Specifically, the updating of the parameters of the multi-scale extraction deep neural network by using the gradient descent method may be fixing the parameters of the speech separation network within a certain time, calculating the gradient of the loss function of the output layer by using the above formula, then taking the initial network level as the L-th layer, and sequentially calculating the gradient corresponding to each layer when the number of network layers is L-1, L-2, …, 2, wherein L is the number of layers of the neural network. And after all the gradients are obtained through calculation, updating the weight and the bias of the whole network according to the calculated gradients, thereby completing the optimization of the model and obtaining the pre-training voice separation model.

Accordingly, because the difference of the voice separation network is mainly embodied by the network parameters, the optimization process for the voice separation network can be mainly optimized for the network parameters.

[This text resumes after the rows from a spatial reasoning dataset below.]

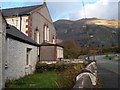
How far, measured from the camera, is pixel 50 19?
45.8 meters

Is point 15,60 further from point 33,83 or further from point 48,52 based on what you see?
point 48,52

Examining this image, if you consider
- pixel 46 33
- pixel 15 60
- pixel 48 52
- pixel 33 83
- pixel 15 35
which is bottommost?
pixel 33 83

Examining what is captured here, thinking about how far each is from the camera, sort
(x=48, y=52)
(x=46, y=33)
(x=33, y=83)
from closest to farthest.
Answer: (x=33, y=83)
(x=48, y=52)
(x=46, y=33)

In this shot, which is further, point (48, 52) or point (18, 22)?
point (48, 52)

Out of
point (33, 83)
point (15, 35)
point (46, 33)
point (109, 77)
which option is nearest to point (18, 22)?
point (46, 33)

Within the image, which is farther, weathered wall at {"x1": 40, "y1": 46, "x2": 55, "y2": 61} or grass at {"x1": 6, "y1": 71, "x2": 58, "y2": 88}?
weathered wall at {"x1": 40, "y1": 46, "x2": 55, "y2": 61}

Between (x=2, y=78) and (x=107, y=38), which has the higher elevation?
(x=107, y=38)

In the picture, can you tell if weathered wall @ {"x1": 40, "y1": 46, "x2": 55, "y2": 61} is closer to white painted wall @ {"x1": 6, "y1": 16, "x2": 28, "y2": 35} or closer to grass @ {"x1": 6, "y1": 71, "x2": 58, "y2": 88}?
white painted wall @ {"x1": 6, "y1": 16, "x2": 28, "y2": 35}

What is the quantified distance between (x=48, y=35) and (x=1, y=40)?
31.7 m

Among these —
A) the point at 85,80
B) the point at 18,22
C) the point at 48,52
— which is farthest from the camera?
the point at 48,52

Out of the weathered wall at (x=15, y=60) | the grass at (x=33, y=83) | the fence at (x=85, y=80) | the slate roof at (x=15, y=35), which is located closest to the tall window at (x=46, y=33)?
Answer: the slate roof at (x=15, y=35)

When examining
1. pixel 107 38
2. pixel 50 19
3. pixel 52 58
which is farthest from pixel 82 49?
pixel 52 58

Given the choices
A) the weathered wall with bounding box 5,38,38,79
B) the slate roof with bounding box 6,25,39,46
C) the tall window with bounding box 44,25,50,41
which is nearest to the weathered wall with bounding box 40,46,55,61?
the tall window with bounding box 44,25,50,41

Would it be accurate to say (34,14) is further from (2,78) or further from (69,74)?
(69,74)
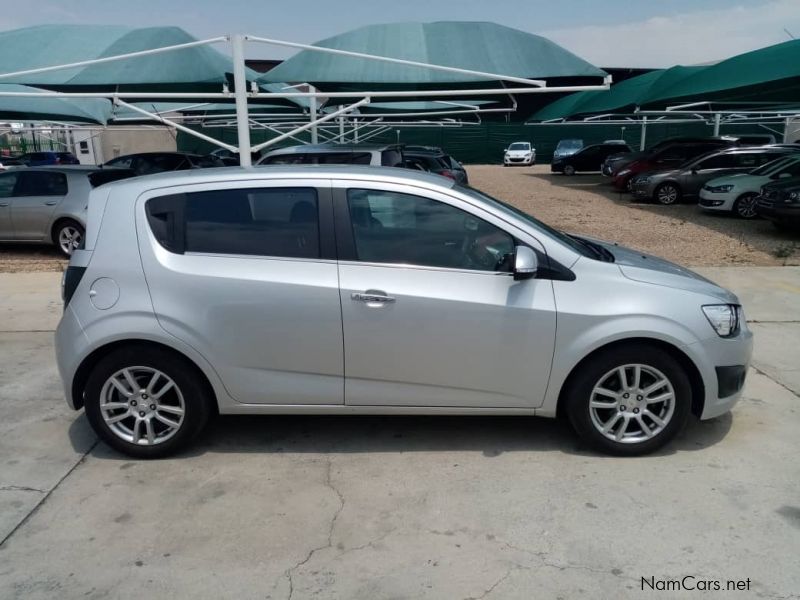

The specific optimization process may be adjusted based on the requirements of the actual application, and will not be described herein.

S150: extracting a target object voice signal from voice data to be processed by utilizing the voice extraction model; the voice data to be processed comprises a single-channel voice signal.

After the voice extraction model is obtained, the voice data to be processed is input into the network model after the quantization fine adjustment, and the separation result of the target voice can be obtained through the calculation of the model, so that the requirements of subsequent voice recognition and the like are met. In some embodiments, after the speech extraction model is obtained by training, the model may be tested and verified to ensure the training effect of the model. Specifically, based on the implementation in step S110, after the mixed voice sample data is obtained, test sample data and verification sample data may be obtained therefrom.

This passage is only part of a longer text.